Mindfulness does not prevent creativity because mindfulness is not about suppressing thoughts. It is about allowing anything to come up in your mind, but being aware of whatever comes up. Therefore, when one is practicing mindfulness, there is more ‘space’ for a creative thought to come up than when one is lost in distressing, fantasizing or repetitive thoughts.
that's a nice theory but for me that's not the case. When I am mindful of my thoughts or feelings I have a certain distance from them, and have likely slightly disengaged my default mode network, my amygdalic activity is feeding into my prefrontal cortex, etc, which for me in practice has led to a reduction of my personal type of creativity, which probably kicks out from heavy non-distanced ruminating, perhaps from the default mode neurological framework.
I don't do it with patients, I doubt it would be helpful with the population I work with. however if you look up the good friday experiment through dr. timothy leary, through Oliver Sacks through the numerous experiments done in the last few years with psilocybin (look up The Trip Treatment, in the new yorker) not only do therapists use the drugs recreationally, as people do, they are in fact administering the drug to patients in the most hallowed halls of modern medicine, like at Johns Hopkins, using it to help trauma cases and the terminally ill. So what you are saying is wrong in every possible way it could be. www.newyorker.com/magazine/2015/02/09/trip-treatment
I watched the race with LOLO...she lost that race because instead of focusing on finishing the race, she started looking at her self on the tv screen and fell over the hurdles....she had it and she screwed herself up.
Funny how we need modern science to rediscover this. Our crazy world with hyper-emphasis on speed and quantity and hyper exposure to stimuli and distraction is preventing us from reaching flow state. Look at the open-office non-sense.
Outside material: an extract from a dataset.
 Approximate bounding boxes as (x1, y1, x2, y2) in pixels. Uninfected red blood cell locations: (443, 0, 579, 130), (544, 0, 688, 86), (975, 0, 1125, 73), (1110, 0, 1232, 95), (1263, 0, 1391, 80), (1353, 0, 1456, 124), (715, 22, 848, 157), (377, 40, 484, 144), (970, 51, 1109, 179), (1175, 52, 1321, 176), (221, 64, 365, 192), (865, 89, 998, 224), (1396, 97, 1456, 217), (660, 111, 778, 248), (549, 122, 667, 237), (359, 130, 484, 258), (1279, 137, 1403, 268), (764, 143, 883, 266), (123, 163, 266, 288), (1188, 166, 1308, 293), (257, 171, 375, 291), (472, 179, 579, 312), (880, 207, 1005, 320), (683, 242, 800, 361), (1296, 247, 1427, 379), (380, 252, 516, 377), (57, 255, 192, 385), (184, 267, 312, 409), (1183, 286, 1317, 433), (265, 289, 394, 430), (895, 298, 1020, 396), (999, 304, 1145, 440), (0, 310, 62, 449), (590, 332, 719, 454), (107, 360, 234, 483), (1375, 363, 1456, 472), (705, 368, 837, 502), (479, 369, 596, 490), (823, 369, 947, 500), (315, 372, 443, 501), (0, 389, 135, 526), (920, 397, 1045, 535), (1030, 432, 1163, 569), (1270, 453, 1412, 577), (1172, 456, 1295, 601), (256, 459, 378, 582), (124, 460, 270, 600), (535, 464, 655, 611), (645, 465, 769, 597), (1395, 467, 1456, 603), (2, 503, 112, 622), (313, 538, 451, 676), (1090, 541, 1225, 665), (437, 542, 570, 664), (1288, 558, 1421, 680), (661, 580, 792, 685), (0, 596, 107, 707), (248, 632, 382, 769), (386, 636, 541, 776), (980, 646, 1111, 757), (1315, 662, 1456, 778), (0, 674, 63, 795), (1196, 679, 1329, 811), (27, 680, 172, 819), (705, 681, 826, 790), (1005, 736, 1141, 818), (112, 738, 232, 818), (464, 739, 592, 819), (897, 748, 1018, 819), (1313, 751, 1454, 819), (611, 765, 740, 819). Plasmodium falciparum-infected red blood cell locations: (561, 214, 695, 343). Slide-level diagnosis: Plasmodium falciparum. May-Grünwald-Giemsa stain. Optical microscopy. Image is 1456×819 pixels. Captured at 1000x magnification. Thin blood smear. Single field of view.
Hyper openness, hyper availability, hyper sharing, hyper cooperation culture is becoming counter-productive. All this is going overboard and prevents individual from doing focused learning and practicing. Notice most of these speakers' memorable flow experience happened when they were doing the activity by themselves and often with absolutely no one around them. Flow will become more and more elusive because there will be more and more distractions in our world.
"Reality is so much more delicious than our concept of it" Absolutely brilliant talk!
Was just about to repeat that. Your comment was the first i saw
You can stop thinking by thinking to yourself "I wonder what my next thought is going to be!" and then listening for an answer.
Smoked a pack a day for 35 years haven't had one in four days. Powerful information.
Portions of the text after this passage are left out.